Filed in U.S. District Court on April 18, the suit alleges that the teachers’ First Amendment rights were violated. It asks for back pay and the removal of letters of reprimand from their employment files.

The teachers at Rio Grande and Highland high schools and a counselor for the district were each suspended for up to several days for violating the district’s policy on handling controversial issues.

The district was in the process of reviewing the teachers’ appeals of the suspensions, according to spokesman Rigo Chavez, who called the lawsuit “unfortunate.”

—Kathleen Kennedy Manzo

Federal Judge Orders District To Allow Clubs to Meet

The school board in Boyd County, Ky., had not decided last week whether to appeal a federal judge’s injunction permitting a Gay-Straight Alliance to meet at the local high school.

U.S. District Judge David Bunning in Ashland ruled on April 18 that Boyd County High School must allow the alliance and other school clubs to start meeting.

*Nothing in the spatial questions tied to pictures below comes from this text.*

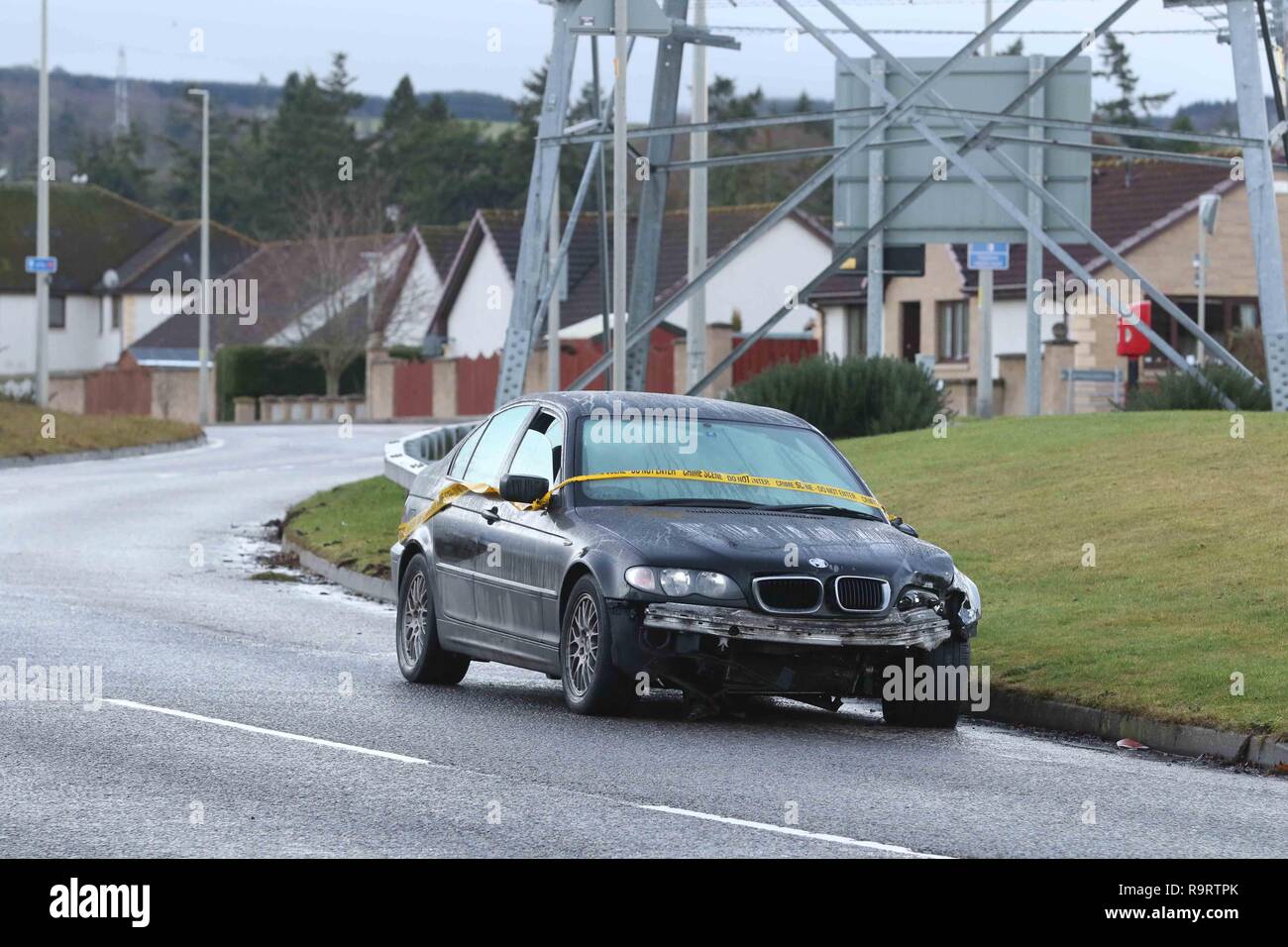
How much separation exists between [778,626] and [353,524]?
13.0 m

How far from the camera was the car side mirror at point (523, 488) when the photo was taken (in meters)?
12.5

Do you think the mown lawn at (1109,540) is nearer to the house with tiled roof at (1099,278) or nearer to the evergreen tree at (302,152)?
the house with tiled roof at (1099,278)

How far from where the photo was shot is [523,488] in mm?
12539

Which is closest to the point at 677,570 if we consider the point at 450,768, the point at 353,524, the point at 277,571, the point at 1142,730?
the point at 450,768

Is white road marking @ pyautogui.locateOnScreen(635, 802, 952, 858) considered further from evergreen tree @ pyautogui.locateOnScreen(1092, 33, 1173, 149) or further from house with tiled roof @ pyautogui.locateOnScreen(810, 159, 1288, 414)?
evergreen tree @ pyautogui.locateOnScreen(1092, 33, 1173, 149)

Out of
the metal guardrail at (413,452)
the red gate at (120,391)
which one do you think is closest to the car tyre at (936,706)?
the metal guardrail at (413,452)

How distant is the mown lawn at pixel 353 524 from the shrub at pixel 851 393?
5.01 meters

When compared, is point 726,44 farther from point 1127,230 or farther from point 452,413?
point 452,413

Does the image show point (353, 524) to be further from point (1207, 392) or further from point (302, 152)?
point (302, 152)

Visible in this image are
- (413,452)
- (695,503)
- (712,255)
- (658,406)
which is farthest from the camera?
(712,255)

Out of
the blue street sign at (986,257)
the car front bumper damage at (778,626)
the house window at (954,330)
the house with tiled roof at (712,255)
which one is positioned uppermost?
the house with tiled roof at (712,255)

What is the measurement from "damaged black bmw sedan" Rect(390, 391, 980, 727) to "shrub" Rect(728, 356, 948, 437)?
16026 mm
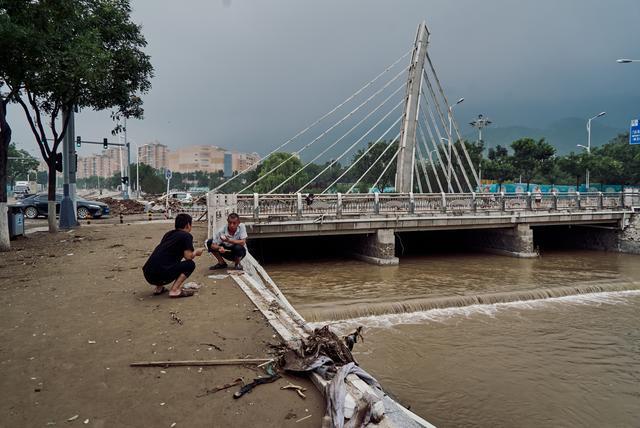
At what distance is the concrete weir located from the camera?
3.25 metres

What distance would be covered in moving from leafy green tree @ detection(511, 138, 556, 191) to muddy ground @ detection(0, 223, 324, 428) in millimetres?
43702

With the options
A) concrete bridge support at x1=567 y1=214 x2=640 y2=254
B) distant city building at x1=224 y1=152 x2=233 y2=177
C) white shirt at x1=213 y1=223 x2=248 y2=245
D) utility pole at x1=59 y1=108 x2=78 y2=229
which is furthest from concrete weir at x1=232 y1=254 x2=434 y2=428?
distant city building at x1=224 y1=152 x2=233 y2=177

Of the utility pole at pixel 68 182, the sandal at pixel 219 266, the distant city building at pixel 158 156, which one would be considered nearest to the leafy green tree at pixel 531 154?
the utility pole at pixel 68 182

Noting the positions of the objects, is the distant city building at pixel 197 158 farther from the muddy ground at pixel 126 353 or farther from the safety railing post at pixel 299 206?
the muddy ground at pixel 126 353

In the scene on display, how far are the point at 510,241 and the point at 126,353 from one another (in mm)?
19962

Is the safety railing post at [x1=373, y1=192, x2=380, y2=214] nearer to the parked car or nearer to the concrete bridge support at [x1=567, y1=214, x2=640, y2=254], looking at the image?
the concrete bridge support at [x1=567, y1=214, x2=640, y2=254]

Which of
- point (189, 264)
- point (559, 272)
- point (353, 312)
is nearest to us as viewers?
point (189, 264)

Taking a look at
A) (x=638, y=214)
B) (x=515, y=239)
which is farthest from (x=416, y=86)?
(x=638, y=214)

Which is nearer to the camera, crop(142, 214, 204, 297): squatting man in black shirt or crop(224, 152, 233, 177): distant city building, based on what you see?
crop(142, 214, 204, 297): squatting man in black shirt

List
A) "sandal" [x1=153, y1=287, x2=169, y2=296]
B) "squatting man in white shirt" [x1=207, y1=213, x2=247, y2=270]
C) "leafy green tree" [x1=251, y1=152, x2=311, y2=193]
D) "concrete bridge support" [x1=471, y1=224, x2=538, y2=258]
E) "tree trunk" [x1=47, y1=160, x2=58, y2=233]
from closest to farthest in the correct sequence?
"sandal" [x1=153, y1=287, x2=169, y2=296]
"squatting man in white shirt" [x1=207, y1=213, x2=247, y2=270]
"tree trunk" [x1=47, y1=160, x2=58, y2=233]
"concrete bridge support" [x1=471, y1=224, x2=538, y2=258]
"leafy green tree" [x1=251, y1=152, x2=311, y2=193]

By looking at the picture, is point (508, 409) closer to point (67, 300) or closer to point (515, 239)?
point (67, 300)

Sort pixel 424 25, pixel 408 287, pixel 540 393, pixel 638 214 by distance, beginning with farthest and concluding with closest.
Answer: pixel 424 25 → pixel 638 214 → pixel 408 287 → pixel 540 393

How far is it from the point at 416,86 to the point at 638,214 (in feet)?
45.4

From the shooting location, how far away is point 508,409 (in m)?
6.32
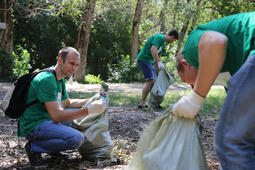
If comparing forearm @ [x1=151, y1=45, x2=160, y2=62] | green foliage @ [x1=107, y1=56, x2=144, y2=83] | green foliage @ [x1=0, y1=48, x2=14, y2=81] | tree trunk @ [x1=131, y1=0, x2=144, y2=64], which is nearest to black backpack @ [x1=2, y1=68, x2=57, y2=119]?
forearm @ [x1=151, y1=45, x2=160, y2=62]

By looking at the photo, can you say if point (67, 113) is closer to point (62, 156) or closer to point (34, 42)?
point (62, 156)

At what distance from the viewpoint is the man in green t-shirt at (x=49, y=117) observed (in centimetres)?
267

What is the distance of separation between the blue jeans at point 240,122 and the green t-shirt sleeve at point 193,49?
0.27 metres

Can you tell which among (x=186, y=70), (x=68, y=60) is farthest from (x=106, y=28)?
(x=186, y=70)

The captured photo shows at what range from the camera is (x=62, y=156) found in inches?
→ 120

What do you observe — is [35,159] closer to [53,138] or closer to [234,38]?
[53,138]

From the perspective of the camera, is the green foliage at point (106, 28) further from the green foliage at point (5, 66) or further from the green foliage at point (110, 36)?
the green foliage at point (5, 66)

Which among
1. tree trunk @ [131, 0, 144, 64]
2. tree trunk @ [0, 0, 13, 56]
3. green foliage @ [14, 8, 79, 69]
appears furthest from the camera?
green foliage @ [14, 8, 79, 69]

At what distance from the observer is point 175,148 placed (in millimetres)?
1717

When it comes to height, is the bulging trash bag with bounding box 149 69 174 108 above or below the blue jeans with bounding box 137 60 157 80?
below

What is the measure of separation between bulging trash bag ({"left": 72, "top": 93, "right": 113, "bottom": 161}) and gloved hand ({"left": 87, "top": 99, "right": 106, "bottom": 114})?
0.40 feet

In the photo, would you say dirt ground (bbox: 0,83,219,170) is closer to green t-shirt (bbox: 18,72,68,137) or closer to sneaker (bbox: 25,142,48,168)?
sneaker (bbox: 25,142,48,168)

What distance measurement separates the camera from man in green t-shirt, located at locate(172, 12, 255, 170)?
1.35m

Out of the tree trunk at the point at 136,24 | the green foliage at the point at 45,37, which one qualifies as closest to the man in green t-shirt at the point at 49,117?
the tree trunk at the point at 136,24
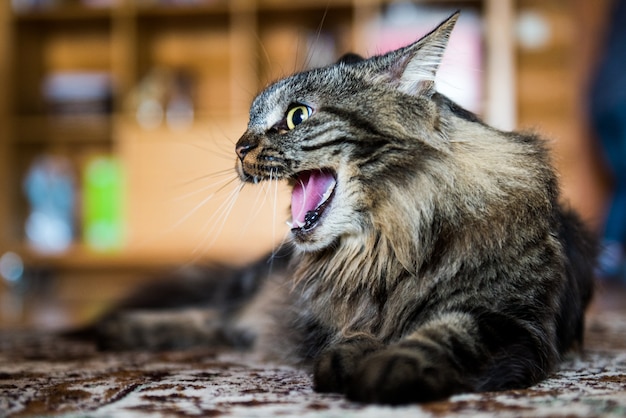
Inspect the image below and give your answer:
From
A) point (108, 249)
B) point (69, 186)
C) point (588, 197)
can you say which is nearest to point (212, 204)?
point (108, 249)

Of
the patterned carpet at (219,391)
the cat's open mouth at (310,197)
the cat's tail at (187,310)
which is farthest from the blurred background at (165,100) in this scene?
the cat's open mouth at (310,197)

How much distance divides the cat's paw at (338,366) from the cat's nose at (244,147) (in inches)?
14.3

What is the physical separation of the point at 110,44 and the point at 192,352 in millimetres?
3533

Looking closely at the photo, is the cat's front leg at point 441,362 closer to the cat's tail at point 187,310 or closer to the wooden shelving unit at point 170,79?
the cat's tail at point 187,310

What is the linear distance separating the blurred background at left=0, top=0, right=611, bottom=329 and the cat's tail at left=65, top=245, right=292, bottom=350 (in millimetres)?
1803

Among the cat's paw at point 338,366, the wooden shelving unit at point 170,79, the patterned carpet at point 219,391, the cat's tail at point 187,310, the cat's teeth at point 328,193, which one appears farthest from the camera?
the wooden shelving unit at point 170,79

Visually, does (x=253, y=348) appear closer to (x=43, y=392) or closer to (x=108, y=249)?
(x=43, y=392)

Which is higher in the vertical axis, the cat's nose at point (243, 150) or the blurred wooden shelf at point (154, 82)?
the blurred wooden shelf at point (154, 82)

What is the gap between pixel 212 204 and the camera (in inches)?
162

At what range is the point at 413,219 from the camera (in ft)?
3.93

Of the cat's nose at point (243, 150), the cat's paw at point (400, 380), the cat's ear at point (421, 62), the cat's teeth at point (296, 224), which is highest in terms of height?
the cat's ear at point (421, 62)

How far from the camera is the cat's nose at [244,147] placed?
4.11 feet

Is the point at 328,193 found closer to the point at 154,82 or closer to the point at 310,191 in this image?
the point at 310,191

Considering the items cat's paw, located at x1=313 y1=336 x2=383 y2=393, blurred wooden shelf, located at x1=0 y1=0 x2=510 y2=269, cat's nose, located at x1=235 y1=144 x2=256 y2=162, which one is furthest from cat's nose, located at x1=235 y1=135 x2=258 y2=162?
blurred wooden shelf, located at x1=0 y1=0 x2=510 y2=269
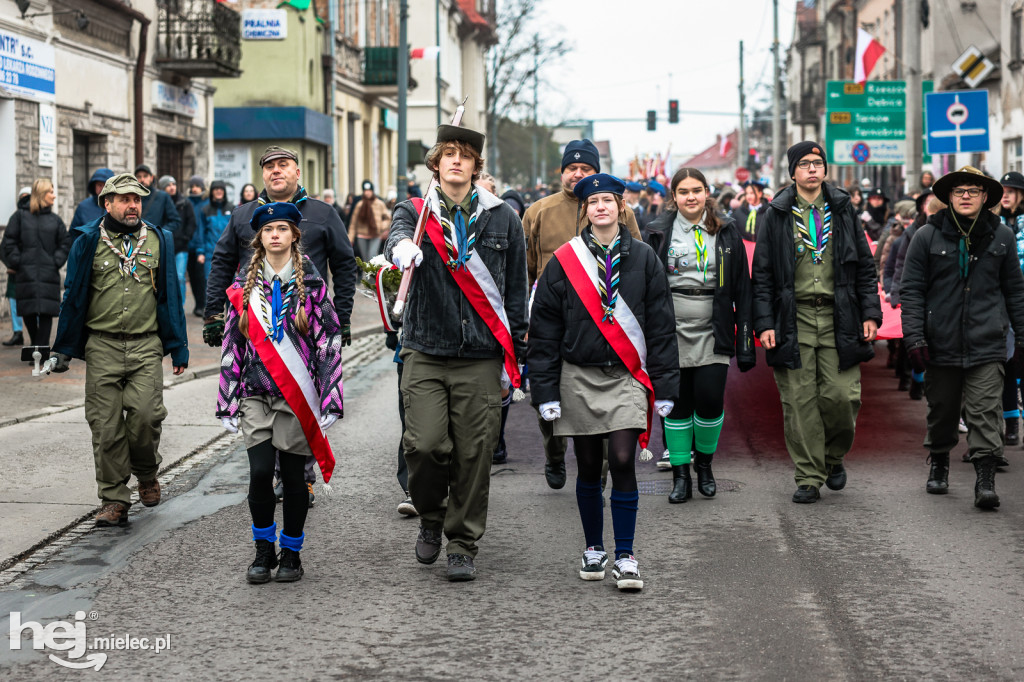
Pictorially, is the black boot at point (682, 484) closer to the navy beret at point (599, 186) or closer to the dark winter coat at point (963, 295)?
the dark winter coat at point (963, 295)

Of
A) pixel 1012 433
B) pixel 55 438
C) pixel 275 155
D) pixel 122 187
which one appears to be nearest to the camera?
pixel 275 155

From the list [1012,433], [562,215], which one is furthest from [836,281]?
[1012,433]

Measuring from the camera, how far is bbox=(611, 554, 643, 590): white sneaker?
5859 mm

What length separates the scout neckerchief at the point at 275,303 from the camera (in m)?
6.08

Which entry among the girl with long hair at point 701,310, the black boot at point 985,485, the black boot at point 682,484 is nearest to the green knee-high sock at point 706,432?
the girl with long hair at point 701,310

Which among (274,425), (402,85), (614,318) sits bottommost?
(274,425)

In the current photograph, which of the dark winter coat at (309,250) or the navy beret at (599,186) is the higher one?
the navy beret at (599,186)

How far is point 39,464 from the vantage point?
8945mm

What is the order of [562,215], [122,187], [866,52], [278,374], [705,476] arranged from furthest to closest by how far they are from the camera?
[866,52], [562,215], [705,476], [122,187], [278,374]

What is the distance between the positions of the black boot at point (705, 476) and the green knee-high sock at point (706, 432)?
0.06 meters

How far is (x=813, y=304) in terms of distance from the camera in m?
7.89
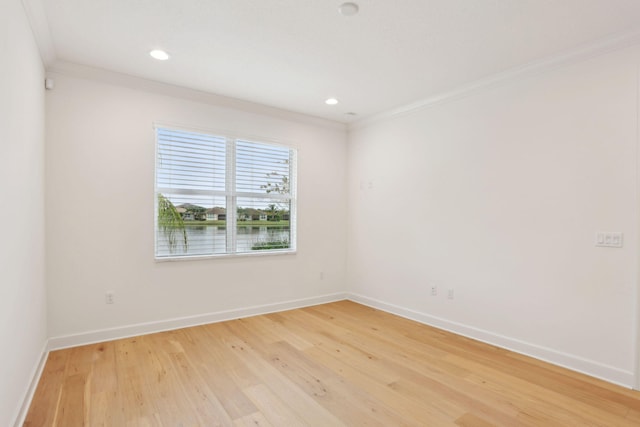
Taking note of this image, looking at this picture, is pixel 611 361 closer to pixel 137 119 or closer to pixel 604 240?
pixel 604 240

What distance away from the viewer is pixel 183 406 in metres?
2.22

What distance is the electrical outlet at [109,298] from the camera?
3344 millimetres

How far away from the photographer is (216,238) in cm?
407

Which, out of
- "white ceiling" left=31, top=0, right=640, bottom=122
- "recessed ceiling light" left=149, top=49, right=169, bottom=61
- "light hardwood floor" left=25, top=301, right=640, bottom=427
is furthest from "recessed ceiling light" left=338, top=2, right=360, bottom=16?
"light hardwood floor" left=25, top=301, right=640, bottom=427

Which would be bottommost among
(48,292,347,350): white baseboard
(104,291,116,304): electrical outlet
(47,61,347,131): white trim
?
(48,292,347,350): white baseboard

In December, following weeks of controversy over the club, the school board voted to suspend all clubs in the district. (“Ky. Protests Highlight Increasing Visibility of Gay-Straight Clubs,” Nov. 27, 2002.)

The preliminary injunction was requested by the American Civil Liberties Union, which argued that the ban was an unconstitutional attempt to shut out students who sought to form the gay-straight group and violated state and federal law.

Bill Capehart, the superintendent of the 3,500-student district, said last week that the preliminary injunction expires on June 13, the last day of the school year. The school board is set to discuss whether to appeal the decision at its May 5 meeting.